The inevitable impurities include Mo, V, Nb, Ti, Al, Cu, N, O, etc. Among them, at least one selected from the group consisting of Mo, V and Nb is preferably 2% or less by mass in total. At least one selected from the group consisting of Mo, V and Nb is more preferably 1% or less by mass, and most preferably 0.5% or less by mass, in total. Also, at least one selected from the group consisting of Ti, Al, Cu, N and O is preferably 0.5% or less by mass alone and 1% or less by mass in total. Particularly, each of N and O is preferably less than 1000 ppm. The inevitable impurities within the above ranges do not substantially affect the structure and strength of the cemented carbide of the present invention.

(B) Structure

The cemented carbide of the present invention has a structure comprising WC particles, a binder phase, and Fe—Si—O-based particles.

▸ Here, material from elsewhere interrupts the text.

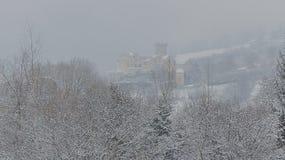 Bergrivier in de winter, mooi de winterlandschap Royalty-vrije Stock Fotografie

(1) Fe—Si—O-Based Particles

The cemented carbide of the present invention has a structure containing 0.05-2.0% by area of Fe—Si—O-based particles. As shown in FIGS. 1(a) and 1(b), the Fe—Si—O-based particles are black portions (shown by the arrows) particularly in the backscattered electron image [FIG. 1(b)], when observed by SEM on a polished cross section of the cemented carbide. Incidentally, in FIG. 1(b), white portions are WC particles, and gray portions are binder phases. the EDX analysis (acceleration voltage: 5 kV, and beam diameter: 1 μm) of the SEM image has confirmed that the Fe—Si—O-based particles comprise 10-30% by mass of Si, 10-40% by mass of 0, 0.3-5% by mass of Ni, 0-3% by mass of C, 0.3-3% by mass of Cr, and 1-10% by mass of W, the balance being Fe and inevitable impurities composition. It is considered that the Fe—Si—O-based particles improve the sticking resistance of the cemented carbide. When the Fe—Si—O-based particles are less than 0.05% by area in total, they do not exhibit a sufficient effect of improving the sticking resistance. More than 2.0% by area of Fe—Si—O-based particles disadvantageously lower the material strength. The lower limit of the total amount of Fe—Si—O-based particles is preferably 0.1% or more by area, and more preferably 0.2% or more by area, and the upper limit of the total amount of Fe—Si—O-based particles is preferably 1.8% or less by area, more preferably 1.6% or less by area, further preferably 1.4% or less by area, and most preferably 1.2% or less by area.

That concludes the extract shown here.